Students given peek at medicine’s future

NJJN Contributing Writer

August 11, 2014

Two local Jewish high school students attended the seven-day Global Youth Summit on the Future of Medicine, June 22-28 at Brandeis University in Waltham, Mass., to learn about options in the field of healthcare while developing leadership, networking, and collaborative skills.

Philippa Chown, a rising sophomore at the Heschel School in New York and a member of Beth El Synagogue in East Windsor said her interest in medicine was inspired by her day school experiences. “I learned that it is important to help people,” she said. It helps that she loves working with people, doesn’t want a desk job, and has many physicians in her family.

Lindsay Chevlin, a rising junior at Jack M. Barack Hebrew Academy in Bryn Mawr, Pa., and also a member of Beth El, said she often shadows her physician mother, and is herself a strong math and science student.

The Brandeis program, said Lindsay, the daughter of Jill and Brian Chevlin, exposed the students to many different aspects of medicine, including, for those looking toward research, the opportunity to shadow a pathologist.

“It was really interesting,” said Philippa, daughter of Andrew Chown and Ellen Hackman. “I did not know how much medicine was changing, and the advantages and disadvantages of the new technology.”

The students were broken into groups and asked to solve a problem and create an innovation. Lindsay’s group addressed the problem of HIV and Hepatitis B & C spreading rapidly in Third World countries. She explained that because the general population is often uneducated about these diseases, those who test positive — or even submit to testing — are often shunned.
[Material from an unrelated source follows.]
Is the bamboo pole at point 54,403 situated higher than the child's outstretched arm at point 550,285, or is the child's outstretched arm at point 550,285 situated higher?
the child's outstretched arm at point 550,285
Her group developed the idea of a syringe with two chambers, one for injecting the patient with needed medication and the other for taking and testing blood and displaying the results on an indicator in the syringe. Reviewing the advantages of this syringe, Lindsay said it is cost-efficient, can be administered by a nurse, and offers a result without needing a lab technician.

By using such a device, Lindsay said, “the families think you went to get a medication, and the issue of stigma is cancelled. It gives patients more control over whether to tell their families. If they tested positive, they would be put in touch with people who can give them treatment options and enough knowledge to deal with the situation.”

Philippa’s group developed the idea for a contact lens that can detect a diabetic person’s glucose level and change color when the level changes; this would be used instead of collecting blood with a needle. The contact lens might one day link with a cell phone app.

Participating in the summit, Philippa said, “definitely made me want to go into medicine for sure, and it opened up a lot of different fields that I didn’t necessarily know about.” The other students were “really great, smart, and I made a lot of new friends.”

Lindsay said she appreciated the ability to stay connected with the students she met this summer. “They all are smart students and hopefully will get somewhere in the medical field,” she said. “It’s all about connections with people who will help you in your process.”

Lindsay pointed to the additional benefit, for a day school student like herself, of meeting people who were not Jewish, knew little about Judaism, and who “didn’t know the real Israel.”

“I spent a lot of my time explaining to them not only about keeping kosher but about my religion and my beliefs, and they were very interested,” she said. “I explained Shabbat and holidays and how they kind of relate to their religion. We talked about how our religions are so similar and also so different.”